EXERCISE INSTRUCTIONS.
a: Which percentage figures appear in the machine tool market text? List every one.
b: Reproduce the part of the machine tool market text starting with "Although the global" and going on through "euros last year.".
c: Answer these questions from the machine tool market text:
(i) Who is the President of the European Machine Tool Commission?
(ii) What was China's machine tool consumption last year?
(iii) By how much did the export value of the German machine tool industry decrease in the first half of this year?

PASSAGE SHOWN.
════════

Data shows that global machine tool consumption increased by about 9.3% last year, but has slowed down this year. Martin Kapp, the President of the European Machine Tool Commission and the German Machine Tool Manufacturers Association, recently stated that global machine tool consumption is expected to increase by only 2% this year, but in terms of total consumption, it will reach an unprecedented 68.1 billion euros. And various signs indicate that next year's machine tool consumption will resume rapid growth and create new industry records.
Although the global market demand for machine tools has slowed down this year, China's machine tool market still maintains a relatively fast growth rate, leading the development of the Asian market. As the world's largest producer and consumer of machine tools, China is playing an increasingly important role in the global machine tool market. Martin Kapp stated that China has become the largest market for the European machine tool industry, and its growth rate is also the fastest. The forecast of the German Machine Tool Manufacturers Association shows that by 2017, China's machine tool consumption will be between 30.6-37.6 billion euros, compared to 23.9 billion euros last year.
Wilfried Schaefe, Executive Director of the German Machine Tool Manufacturers Association, stated that China is an important export destination for Germany, accounting for nearly 30% of its total exports in 2012 Data shows that last year, the export value of the German machine tool industry was about 8.3 billion euros, of which over 2.4 billion euros came from China. Although the export value of the German machine tool industry decreased by 3% in the first half of this year, the export value to China increased by 6%, accounting for 27% of the total This makes it necessary for the German machine tool industry to maintain its market share in China.

════════

Slide chart reasoning data:
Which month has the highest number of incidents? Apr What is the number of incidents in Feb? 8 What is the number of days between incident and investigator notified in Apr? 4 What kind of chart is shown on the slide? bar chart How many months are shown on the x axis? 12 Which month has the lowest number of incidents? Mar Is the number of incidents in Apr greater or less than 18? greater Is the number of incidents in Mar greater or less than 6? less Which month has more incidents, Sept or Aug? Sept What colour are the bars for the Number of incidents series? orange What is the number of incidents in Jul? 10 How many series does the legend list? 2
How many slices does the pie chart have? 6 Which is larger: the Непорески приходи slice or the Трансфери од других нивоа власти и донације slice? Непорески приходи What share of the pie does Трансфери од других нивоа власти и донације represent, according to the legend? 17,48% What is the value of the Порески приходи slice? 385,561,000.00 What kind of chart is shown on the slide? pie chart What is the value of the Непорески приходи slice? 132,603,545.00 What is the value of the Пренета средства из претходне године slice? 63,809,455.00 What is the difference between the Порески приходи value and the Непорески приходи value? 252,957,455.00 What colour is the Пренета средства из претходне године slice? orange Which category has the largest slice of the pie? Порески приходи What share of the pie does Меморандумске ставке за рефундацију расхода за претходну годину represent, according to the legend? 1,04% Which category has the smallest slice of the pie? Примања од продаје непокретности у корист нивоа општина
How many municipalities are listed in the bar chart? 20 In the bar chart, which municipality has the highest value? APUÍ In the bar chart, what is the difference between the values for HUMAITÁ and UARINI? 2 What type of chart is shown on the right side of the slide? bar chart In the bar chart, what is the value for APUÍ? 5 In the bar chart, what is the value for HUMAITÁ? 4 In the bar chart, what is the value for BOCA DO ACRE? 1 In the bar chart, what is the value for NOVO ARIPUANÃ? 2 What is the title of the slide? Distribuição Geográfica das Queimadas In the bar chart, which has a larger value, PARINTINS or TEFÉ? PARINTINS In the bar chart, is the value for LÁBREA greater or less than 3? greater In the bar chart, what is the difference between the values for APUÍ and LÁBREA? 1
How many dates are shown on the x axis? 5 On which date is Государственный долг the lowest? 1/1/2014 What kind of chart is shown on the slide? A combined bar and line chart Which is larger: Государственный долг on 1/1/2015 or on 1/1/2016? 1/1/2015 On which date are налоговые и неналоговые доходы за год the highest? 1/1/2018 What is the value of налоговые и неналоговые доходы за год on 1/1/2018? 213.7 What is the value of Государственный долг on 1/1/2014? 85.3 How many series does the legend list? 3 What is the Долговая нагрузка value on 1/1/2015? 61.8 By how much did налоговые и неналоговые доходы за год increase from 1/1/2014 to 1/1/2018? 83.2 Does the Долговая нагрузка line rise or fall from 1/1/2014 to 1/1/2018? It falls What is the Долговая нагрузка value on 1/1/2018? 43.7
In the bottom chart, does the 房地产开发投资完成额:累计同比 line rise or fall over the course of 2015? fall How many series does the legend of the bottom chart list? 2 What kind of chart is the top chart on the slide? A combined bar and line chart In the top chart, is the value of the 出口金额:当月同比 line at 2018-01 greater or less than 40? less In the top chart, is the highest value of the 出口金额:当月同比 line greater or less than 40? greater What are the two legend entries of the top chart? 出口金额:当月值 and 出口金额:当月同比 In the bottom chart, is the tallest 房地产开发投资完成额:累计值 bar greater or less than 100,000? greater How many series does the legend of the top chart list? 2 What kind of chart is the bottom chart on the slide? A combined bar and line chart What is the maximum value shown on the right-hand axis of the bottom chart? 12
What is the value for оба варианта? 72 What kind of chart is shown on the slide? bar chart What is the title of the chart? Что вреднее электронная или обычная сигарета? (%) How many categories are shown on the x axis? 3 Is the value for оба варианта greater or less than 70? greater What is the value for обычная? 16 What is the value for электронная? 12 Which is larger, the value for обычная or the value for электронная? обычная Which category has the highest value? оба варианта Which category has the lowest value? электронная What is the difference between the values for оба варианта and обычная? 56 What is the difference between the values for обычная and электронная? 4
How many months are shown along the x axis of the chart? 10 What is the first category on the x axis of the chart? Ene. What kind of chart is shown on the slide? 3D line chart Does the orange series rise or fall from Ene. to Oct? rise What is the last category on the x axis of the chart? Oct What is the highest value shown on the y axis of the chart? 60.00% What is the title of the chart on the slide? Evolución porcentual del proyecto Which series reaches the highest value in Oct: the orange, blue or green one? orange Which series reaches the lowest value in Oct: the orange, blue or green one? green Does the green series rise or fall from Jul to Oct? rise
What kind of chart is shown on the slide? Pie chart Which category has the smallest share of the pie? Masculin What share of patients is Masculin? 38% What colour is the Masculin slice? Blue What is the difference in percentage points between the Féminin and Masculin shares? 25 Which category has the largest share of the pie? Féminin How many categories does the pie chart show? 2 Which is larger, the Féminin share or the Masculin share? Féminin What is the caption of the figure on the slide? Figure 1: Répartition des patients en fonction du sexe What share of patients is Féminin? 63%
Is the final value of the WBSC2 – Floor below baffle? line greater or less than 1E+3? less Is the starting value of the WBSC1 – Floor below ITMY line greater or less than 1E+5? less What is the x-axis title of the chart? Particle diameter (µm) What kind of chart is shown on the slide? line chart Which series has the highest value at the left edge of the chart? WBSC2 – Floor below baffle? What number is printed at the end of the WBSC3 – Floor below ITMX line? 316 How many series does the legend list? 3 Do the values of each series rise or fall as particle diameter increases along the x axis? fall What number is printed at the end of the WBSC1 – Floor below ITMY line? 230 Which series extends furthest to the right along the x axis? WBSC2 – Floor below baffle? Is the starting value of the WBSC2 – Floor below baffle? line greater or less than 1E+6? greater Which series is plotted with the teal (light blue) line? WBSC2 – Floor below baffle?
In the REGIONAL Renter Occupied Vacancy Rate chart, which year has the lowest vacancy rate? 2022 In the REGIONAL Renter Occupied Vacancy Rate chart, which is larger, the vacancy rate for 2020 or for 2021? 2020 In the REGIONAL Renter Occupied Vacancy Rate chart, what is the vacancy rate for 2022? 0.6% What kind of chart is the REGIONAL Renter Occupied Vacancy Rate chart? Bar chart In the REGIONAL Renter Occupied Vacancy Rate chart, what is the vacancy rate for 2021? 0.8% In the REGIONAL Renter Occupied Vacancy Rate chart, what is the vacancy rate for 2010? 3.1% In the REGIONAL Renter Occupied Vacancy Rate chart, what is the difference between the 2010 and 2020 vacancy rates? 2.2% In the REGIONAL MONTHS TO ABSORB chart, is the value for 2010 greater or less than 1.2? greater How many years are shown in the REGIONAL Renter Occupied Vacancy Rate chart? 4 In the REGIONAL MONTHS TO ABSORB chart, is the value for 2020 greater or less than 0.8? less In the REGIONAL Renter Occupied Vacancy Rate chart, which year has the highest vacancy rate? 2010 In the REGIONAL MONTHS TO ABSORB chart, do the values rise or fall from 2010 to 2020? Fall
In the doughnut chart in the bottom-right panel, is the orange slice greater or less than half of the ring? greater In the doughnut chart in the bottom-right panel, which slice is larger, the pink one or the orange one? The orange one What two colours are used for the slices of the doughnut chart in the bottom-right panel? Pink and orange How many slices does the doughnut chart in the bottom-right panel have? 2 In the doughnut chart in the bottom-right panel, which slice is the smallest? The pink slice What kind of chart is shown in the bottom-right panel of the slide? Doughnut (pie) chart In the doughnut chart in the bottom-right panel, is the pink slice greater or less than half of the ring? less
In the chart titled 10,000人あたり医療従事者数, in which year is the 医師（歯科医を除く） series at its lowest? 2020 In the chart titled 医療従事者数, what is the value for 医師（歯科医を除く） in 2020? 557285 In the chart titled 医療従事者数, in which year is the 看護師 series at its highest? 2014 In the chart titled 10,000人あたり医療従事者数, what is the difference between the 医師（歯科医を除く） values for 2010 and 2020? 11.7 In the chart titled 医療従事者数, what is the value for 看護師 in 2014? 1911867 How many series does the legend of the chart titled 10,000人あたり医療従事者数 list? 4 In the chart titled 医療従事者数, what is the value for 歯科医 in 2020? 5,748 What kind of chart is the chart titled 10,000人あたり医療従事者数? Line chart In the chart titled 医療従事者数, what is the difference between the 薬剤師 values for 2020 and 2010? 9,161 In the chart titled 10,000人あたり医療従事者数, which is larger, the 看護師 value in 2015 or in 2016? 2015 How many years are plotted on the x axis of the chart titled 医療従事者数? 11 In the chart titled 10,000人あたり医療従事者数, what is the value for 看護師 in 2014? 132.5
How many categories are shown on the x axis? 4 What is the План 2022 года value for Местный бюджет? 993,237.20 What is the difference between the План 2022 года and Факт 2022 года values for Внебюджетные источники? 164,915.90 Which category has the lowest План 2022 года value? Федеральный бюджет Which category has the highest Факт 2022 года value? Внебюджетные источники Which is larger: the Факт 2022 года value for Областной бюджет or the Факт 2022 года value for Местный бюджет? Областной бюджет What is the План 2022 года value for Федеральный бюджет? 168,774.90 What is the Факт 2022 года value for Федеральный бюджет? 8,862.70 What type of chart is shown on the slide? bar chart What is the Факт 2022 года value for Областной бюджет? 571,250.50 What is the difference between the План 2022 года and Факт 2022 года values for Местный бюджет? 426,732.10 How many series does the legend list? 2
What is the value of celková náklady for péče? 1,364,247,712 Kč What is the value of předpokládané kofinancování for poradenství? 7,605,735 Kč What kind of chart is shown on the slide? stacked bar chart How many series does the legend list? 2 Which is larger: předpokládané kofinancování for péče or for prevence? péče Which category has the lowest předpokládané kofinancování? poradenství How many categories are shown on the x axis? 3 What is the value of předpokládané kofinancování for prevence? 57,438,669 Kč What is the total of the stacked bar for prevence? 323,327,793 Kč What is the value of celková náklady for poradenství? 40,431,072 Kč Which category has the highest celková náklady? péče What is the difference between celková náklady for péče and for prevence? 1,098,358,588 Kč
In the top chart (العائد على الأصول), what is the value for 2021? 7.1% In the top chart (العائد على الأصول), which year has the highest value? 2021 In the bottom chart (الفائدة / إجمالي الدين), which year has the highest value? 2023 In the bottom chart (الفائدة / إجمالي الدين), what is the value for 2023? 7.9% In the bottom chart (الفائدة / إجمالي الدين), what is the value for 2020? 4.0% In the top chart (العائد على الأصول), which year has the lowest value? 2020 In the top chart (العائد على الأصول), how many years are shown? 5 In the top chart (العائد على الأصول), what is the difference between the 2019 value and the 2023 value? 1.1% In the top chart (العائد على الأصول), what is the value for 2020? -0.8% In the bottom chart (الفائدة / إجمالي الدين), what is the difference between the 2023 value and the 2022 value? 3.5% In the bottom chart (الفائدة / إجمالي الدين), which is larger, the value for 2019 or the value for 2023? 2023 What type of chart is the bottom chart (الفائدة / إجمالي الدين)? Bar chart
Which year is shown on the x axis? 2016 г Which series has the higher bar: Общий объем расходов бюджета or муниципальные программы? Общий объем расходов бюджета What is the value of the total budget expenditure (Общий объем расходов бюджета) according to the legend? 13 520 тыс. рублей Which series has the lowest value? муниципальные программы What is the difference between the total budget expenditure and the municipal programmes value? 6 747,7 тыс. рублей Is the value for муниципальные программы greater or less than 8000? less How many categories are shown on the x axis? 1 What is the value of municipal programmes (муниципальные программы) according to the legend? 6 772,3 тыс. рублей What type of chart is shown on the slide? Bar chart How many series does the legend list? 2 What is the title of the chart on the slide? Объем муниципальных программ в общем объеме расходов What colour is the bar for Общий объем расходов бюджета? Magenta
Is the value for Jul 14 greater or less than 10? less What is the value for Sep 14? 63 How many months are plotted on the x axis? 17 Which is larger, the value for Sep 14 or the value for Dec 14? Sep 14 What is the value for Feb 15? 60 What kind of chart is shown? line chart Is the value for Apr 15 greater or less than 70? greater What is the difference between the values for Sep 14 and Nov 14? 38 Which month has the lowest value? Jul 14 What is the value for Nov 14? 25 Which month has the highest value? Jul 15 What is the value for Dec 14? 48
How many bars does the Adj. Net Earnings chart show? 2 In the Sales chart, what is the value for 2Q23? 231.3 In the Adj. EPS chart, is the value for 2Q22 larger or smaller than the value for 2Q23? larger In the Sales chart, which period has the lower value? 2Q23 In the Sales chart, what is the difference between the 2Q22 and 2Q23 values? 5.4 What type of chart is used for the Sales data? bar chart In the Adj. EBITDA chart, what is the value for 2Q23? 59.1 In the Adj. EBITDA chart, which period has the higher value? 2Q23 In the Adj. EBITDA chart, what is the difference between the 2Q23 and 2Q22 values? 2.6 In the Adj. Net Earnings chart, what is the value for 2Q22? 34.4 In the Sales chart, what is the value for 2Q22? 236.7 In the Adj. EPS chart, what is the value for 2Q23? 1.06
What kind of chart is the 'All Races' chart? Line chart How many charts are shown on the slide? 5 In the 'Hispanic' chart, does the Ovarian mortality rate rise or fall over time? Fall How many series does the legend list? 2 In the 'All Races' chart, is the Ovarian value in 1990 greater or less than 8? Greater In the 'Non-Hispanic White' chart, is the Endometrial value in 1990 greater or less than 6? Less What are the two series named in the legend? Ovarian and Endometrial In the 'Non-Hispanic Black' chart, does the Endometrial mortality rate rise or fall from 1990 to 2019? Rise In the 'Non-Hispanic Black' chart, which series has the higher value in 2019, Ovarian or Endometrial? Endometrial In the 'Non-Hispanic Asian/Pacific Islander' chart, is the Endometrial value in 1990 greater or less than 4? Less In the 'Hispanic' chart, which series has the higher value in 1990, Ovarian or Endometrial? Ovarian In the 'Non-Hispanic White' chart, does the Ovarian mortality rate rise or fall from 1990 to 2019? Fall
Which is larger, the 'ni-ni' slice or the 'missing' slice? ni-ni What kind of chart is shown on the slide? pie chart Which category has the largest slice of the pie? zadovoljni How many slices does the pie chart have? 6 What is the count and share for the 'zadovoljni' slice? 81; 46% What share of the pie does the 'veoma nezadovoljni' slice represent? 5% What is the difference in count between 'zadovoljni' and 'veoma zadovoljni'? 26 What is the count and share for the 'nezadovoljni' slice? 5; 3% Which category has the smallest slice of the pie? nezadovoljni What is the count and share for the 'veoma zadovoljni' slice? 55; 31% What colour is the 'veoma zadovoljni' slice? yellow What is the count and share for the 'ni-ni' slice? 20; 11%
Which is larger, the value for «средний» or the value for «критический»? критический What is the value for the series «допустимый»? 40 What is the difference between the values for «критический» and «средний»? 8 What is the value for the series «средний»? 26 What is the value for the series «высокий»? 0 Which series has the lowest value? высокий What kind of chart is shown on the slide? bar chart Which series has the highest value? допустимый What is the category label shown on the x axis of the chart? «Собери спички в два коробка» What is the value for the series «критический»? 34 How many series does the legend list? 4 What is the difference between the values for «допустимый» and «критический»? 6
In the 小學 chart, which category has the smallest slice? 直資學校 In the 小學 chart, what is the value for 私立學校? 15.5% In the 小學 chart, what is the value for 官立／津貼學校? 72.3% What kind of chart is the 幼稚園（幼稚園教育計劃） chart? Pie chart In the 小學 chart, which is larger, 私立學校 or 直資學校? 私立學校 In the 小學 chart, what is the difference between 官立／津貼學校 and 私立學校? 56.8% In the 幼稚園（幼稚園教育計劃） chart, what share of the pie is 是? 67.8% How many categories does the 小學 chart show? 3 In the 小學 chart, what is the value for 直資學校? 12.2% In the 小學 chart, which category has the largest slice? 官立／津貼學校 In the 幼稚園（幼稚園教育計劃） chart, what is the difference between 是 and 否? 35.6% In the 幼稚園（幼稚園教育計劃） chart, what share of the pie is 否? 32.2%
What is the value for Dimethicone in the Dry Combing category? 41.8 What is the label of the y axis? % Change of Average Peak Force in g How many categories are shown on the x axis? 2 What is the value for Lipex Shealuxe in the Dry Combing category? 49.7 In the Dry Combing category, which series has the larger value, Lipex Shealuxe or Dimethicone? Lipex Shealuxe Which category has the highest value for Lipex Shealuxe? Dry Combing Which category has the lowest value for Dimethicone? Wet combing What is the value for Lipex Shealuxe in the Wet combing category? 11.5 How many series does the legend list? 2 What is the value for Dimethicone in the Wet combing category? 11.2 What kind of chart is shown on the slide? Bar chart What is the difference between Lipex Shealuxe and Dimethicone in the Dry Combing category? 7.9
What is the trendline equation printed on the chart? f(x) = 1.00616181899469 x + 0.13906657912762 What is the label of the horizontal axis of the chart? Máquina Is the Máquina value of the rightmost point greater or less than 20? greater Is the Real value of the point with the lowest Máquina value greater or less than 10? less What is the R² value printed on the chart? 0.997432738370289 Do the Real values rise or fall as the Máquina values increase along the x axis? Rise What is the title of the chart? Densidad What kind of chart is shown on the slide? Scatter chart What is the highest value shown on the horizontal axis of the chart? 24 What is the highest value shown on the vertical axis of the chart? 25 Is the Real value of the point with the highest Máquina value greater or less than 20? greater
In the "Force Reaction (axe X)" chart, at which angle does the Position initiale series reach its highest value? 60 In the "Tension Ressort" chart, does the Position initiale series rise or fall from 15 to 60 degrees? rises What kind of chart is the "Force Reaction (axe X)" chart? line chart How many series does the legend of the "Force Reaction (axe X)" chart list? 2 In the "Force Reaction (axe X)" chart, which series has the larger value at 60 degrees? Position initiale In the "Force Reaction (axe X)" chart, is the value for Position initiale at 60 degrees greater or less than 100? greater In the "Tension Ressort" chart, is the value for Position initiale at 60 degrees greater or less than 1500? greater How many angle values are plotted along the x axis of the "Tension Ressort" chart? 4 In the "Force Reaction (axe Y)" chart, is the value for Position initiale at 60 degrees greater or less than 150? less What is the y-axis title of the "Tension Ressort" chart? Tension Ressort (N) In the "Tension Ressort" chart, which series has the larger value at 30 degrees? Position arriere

════════

RESULTS OF THE TASKS.
a: 9.3%, 2%, nearly 30%, 3%, 6%, 27%

b:
Although the global market demand for machine tools has slowed down this year, China's machine tool market still maintains a relatively fast growth rate, leading the development of the Asian market. As the world's largest producer and consumer of machine tools, China is playing an increasingly important role in the global machine tool market. Martin Kapp stated that China has become the largest market for the European machine tool industry, and its growth rate is also the fastest. The forecast of the German Machine Tool Manufacturers Association shows that by 2017, China's machine tool consumption will be between 30.6-37.6 billion euros, compared to 23.9 billion euros last year.

c:
(i) Martin Kapp
(ii) 23.9 billion euros
(iii) 3%